**Aim:** Recast the material from the line containing "How large is" up to and including the line containing "213 centimetres" as a numbered list, omitting any blank lines.

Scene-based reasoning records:
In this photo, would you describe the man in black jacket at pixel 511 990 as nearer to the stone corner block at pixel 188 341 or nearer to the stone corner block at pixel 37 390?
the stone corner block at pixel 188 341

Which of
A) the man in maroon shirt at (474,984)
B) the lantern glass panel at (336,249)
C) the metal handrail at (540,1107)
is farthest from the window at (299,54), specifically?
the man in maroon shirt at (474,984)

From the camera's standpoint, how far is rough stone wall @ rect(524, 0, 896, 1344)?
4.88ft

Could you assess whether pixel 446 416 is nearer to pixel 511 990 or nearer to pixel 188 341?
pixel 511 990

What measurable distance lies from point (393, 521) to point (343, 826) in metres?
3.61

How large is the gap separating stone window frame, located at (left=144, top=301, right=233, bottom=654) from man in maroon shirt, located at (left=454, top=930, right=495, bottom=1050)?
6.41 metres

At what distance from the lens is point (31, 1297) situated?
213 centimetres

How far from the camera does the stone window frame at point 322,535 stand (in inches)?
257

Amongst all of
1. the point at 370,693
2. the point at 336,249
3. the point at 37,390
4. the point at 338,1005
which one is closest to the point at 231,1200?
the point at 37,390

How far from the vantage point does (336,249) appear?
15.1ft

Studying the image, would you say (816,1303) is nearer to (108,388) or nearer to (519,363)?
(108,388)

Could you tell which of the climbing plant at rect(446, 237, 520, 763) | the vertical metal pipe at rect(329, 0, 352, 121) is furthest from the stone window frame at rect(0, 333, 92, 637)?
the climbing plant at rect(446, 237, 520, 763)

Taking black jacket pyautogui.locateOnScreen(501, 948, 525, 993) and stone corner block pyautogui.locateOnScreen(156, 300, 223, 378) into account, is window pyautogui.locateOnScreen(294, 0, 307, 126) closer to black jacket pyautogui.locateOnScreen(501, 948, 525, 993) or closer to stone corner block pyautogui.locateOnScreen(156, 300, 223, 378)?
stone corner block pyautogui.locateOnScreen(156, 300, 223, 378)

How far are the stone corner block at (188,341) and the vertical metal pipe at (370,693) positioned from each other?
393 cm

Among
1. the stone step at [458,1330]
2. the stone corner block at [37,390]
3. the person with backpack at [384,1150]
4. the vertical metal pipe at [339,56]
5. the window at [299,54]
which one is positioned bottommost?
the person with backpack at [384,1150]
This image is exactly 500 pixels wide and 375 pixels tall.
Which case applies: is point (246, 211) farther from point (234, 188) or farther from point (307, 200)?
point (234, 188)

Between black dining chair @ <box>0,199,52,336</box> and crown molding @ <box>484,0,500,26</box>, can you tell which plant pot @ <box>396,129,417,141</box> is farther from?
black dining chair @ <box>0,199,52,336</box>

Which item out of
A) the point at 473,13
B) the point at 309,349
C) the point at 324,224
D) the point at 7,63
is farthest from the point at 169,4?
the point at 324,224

**Solution to this exercise:**
1. How large is the gap separating stone window frame, located at (left=144, top=301, right=233, bottom=654) from man in maroon shirt, located at (left=454, top=930, right=495, bottom=1050)?
2. 6.41 metres
3. At what distance from the lens is point (31, 1297) situated?
4. 213 centimetres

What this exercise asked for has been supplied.